そして、測定当日、恐る恐るテスト用スキンにスプレーを吹きつけて装置にセット。皮膚の張り具合を得るために、初めてARAMISを使って測定が行われる様子を、高野教授は固唾を呑んで見つめていたのである。
時を経て、確かな樹へ
「下から凸状のものを押し当てて、皮膚が張っていく様子をARAMISで撮影しました。結論からいうと、満足のいくデータをとることができました。目視では決してわからなかった皮膚の状態をはっきりと数値で見ることができ、予想していなかった新しい知見も得られました。同一資料で、ひずんでいく様子が時系列にわかるので、データの信頼性も高い。まずは信頼されるシミュレータの実現に向けて、第一歩を踏み出すことができました」
しかし、まだまだ課題は山積している。研究している針の材料のPEGは、加水分解性のため、水に溶けるといった現象も加味しながら、針が刺さっていく様子をシミュレーションできるようにしなければならない。
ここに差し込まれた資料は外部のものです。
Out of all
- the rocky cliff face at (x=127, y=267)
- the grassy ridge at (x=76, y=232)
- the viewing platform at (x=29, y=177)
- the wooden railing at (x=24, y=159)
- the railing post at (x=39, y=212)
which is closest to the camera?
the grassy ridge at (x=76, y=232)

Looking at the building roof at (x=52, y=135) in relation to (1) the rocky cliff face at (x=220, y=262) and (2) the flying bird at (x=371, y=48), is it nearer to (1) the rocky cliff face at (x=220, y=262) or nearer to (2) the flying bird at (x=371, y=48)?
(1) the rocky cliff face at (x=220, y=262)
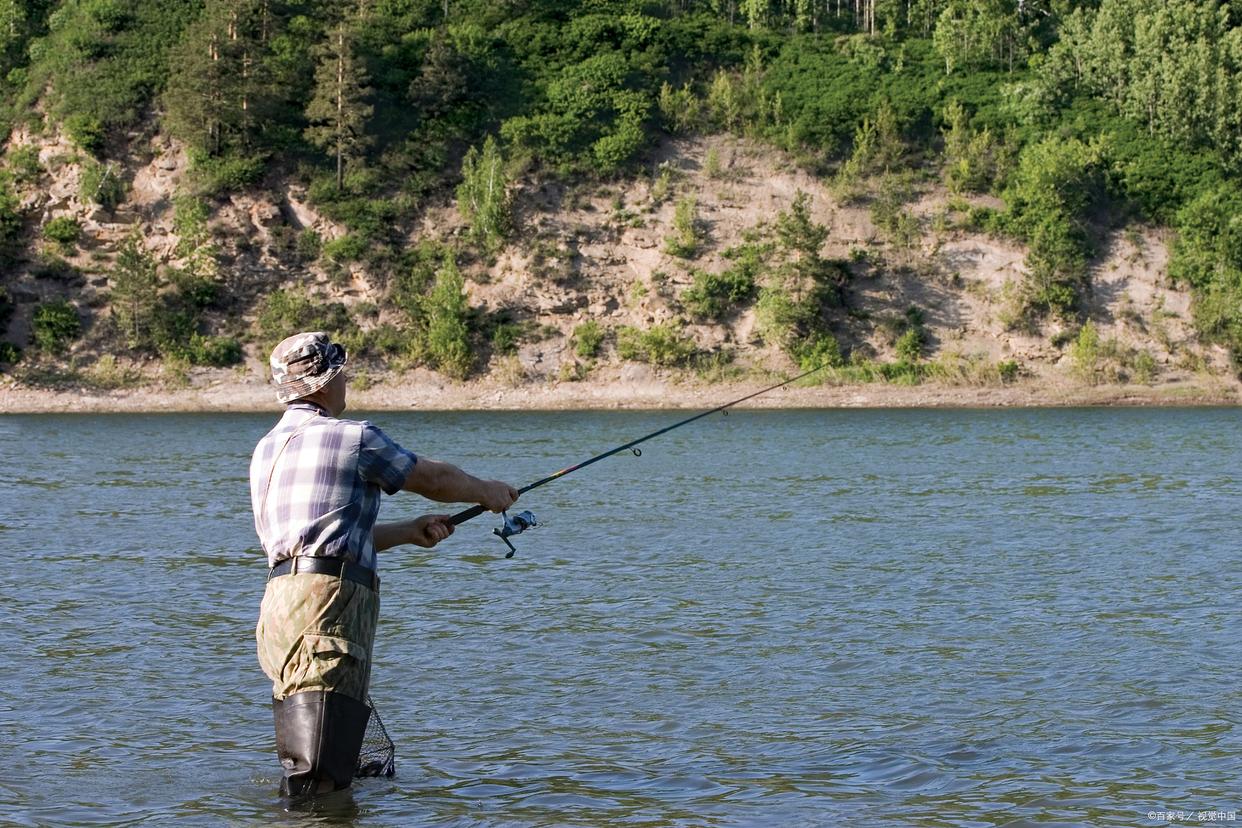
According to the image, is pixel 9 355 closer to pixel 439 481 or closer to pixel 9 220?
pixel 9 220

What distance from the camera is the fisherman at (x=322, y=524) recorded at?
641cm

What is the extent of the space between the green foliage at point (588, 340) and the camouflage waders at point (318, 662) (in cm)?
4788

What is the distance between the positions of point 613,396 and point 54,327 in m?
20.2

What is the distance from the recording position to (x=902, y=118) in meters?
60.9

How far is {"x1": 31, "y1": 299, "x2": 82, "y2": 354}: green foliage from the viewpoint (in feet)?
174

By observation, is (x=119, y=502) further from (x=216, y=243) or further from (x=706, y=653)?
(x=216, y=243)

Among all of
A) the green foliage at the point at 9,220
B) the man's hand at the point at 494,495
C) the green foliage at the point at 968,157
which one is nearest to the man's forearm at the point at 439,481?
the man's hand at the point at 494,495

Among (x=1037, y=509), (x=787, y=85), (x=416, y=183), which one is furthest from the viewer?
(x=787, y=85)

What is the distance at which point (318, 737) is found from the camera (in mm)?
6840

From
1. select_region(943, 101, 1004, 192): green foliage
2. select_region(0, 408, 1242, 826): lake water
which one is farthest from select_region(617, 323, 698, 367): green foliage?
select_region(0, 408, 1242, 826): lake water

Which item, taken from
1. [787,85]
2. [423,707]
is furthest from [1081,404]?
[423,707]

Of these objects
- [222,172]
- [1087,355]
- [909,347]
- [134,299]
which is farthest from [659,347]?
[134,299]

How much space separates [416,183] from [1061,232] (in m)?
25.0

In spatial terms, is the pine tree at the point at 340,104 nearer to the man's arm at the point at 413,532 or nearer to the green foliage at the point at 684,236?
the green foliage at the point at 684,236
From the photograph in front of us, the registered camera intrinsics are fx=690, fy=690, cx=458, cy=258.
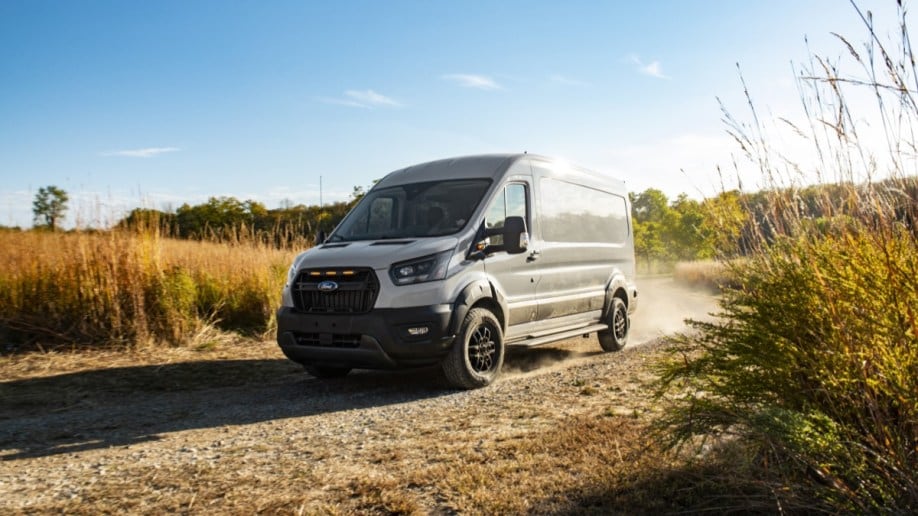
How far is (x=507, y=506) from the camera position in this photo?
3.44 metres

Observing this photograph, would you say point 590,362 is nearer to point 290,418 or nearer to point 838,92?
point 290,418

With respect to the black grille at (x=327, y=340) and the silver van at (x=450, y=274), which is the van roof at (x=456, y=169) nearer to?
the silver van at (x=450, y=274)

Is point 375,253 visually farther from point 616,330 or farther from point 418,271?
point 616,330

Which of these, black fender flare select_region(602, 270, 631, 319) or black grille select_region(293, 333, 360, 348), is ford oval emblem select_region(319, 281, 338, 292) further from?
black fender flare select_region(602, 270, 631, 319)

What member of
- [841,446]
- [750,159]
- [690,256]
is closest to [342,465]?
[841,446]

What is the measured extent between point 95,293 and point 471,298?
539cm

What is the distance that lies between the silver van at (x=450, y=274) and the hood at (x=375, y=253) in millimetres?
14

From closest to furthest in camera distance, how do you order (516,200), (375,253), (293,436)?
(293,436) → (375,253) → (516,200)

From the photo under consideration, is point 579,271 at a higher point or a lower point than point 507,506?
higher

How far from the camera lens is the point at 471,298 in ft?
22.2

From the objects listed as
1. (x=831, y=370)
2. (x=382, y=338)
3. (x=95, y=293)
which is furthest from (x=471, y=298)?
(x=95, y=293)

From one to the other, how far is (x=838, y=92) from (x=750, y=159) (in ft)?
2.77

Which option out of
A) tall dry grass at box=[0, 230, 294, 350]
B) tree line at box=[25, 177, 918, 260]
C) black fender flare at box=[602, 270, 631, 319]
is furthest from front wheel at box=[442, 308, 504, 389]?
tall dry grass at box=[0, 230, 294, 350]

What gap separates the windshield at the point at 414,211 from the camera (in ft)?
24.0
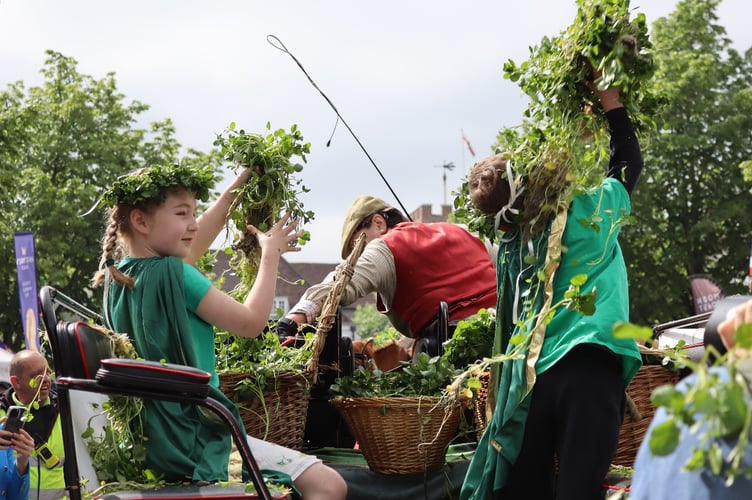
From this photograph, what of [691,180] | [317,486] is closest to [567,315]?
[317,486]

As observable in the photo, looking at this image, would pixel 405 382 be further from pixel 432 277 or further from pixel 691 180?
pixel 691 180

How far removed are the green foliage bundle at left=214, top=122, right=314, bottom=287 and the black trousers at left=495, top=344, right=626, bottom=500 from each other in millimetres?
1374

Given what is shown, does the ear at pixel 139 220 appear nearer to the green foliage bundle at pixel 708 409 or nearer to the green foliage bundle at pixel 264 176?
the green foliage bundle at pixel 264 176

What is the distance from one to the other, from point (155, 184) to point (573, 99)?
4.83 feet

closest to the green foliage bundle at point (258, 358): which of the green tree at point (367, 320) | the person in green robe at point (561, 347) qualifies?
the person in green robe at point (561, 347)

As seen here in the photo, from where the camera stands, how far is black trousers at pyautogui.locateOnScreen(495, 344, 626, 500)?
291cm

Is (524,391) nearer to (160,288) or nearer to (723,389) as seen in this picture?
(160,288)

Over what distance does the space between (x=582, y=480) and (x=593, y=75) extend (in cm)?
135

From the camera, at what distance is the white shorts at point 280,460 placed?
311 centimetres

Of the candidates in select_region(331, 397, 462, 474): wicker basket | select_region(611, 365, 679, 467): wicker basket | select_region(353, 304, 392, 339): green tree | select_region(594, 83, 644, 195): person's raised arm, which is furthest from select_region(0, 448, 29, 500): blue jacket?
select_region(353, 304, 392, 339): green tree

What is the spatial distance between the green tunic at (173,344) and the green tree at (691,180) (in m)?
20.6

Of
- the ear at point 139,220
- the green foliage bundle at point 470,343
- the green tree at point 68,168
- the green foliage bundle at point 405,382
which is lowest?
the green foliage bundle at point 405,382

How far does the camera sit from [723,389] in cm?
128

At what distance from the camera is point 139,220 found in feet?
11.0
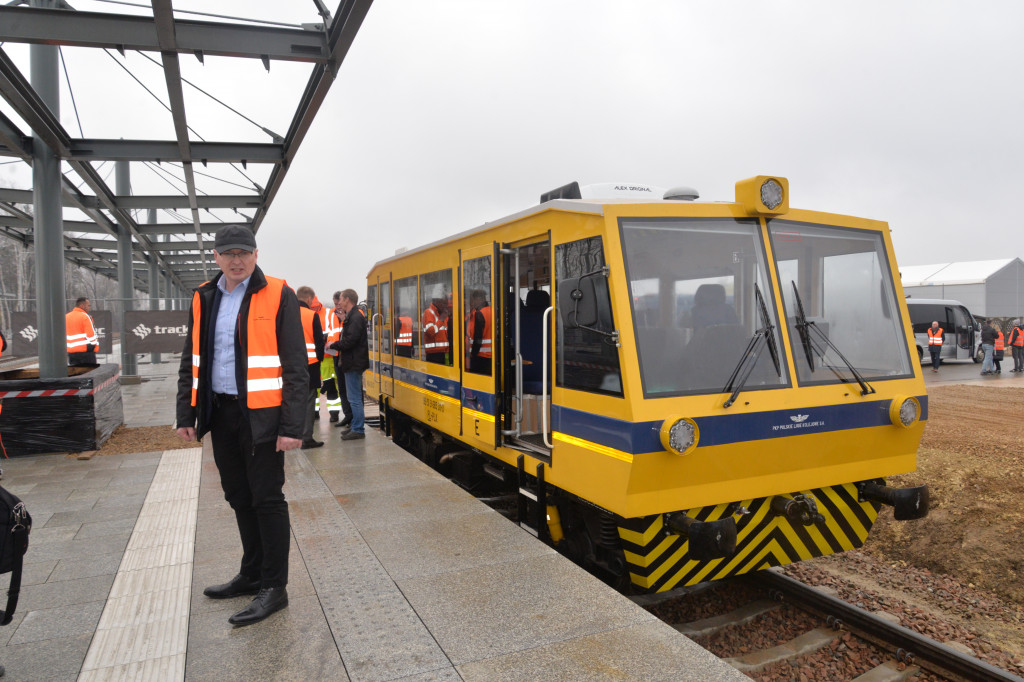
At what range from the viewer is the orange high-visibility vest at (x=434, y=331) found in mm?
6868

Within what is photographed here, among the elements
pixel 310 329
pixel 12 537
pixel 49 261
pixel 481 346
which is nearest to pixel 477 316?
pixel 481 346

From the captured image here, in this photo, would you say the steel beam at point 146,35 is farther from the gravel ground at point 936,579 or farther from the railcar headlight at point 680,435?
the gravel ground at point 936,579

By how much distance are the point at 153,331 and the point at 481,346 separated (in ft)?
42.3

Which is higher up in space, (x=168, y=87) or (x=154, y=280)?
(x=168, y=87)

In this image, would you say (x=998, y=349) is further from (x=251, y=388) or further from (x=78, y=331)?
(x=78, y=331)

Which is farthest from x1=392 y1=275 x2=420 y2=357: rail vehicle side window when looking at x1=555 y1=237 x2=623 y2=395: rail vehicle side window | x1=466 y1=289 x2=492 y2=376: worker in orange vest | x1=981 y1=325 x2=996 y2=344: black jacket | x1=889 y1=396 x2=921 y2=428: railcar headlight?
x1=981 y1=325 x2=996 y2=344: black jacket

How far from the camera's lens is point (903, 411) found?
4.59 meters

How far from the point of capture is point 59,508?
5.77 m

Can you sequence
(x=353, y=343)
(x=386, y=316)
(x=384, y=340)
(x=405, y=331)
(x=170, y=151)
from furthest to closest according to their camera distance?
(x=384, y=340) < (x=386, y=316) < (x=170, y=151) < (x=405, y=331) < (x=353, y=343)

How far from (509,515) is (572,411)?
2.79m

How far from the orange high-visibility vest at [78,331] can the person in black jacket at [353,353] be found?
6.73 metres

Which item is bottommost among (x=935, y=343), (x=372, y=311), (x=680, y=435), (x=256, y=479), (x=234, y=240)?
(x=935, y=343)

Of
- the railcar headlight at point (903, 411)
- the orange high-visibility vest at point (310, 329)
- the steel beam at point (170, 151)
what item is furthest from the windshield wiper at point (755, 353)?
the steel beam at point (170, 151)

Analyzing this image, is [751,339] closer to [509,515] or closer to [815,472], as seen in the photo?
[815,472]
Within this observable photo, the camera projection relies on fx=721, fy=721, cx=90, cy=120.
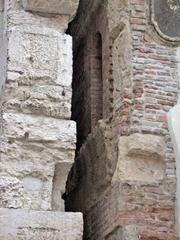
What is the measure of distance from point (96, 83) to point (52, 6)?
2.51 metres

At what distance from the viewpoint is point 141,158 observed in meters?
7.52

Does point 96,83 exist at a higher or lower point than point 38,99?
higher

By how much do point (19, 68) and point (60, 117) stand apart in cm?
59

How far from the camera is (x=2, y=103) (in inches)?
257

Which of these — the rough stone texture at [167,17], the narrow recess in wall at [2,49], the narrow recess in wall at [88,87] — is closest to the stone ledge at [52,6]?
the narrow recess in wall at [2,49]

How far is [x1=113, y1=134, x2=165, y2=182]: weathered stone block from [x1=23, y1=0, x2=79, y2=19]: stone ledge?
1491 millimetres

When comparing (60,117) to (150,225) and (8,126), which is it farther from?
(150,225)

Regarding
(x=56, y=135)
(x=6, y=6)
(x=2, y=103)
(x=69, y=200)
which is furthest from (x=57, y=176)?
(x=69, y=200)

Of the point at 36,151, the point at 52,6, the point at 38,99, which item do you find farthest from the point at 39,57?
the point at 36,151

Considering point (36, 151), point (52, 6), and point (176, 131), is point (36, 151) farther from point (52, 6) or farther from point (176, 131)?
point (176, 131)

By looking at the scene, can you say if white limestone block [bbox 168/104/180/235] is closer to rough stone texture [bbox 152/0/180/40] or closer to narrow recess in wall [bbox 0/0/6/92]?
rough stone texture [bbox 152/0/180/40]

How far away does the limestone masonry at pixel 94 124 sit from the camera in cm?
632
「最終ゴールは、“必要な量の薬剤を必要な部位に届け、身近な日常生活に貢献すること”です」
高野教授には1つの目標がある。自身が開発したシミュレーションソフトウェアとシミュレータ装置一式が標準化され、それらの道具が簡単に利用でき、製薬企業や医学部の研究者が、自由にパソコン上で仮想実験ができるようになることだ。そうなれば、高野教授たちが研究するマイクロ針だけでなく、さまざまなDDSや無痛針の登場が期待できる。
20年後、大人は子どもたちからこう質問されるかもしれない。
「昔の注射って痛かったの?」
10代のときに生まれた1つの芽。
それは四半世紀の時を経て、未来を創る確かな樹へと成長しつつある。